Turn every line in the records below into a Markdown table with the columns "Row" and "Line". Skip blank lines, and leave the pictures out.

*INPUT:*
-------------------------

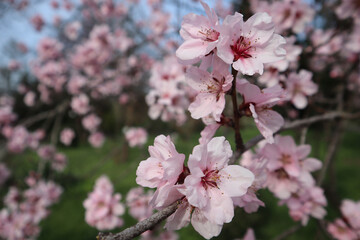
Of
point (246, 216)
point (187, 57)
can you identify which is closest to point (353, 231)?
point (187, 57)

-------------------------

*FINISHED EXERCISE:*
| Row | Line |
|---|---|
| 1 | Of |
| 2 | point (246, 216) |
| 3 | point (187, 57) |
| 4 | can you identify which is closest to point (353, 231)? |
| 5 | point (187, 57) |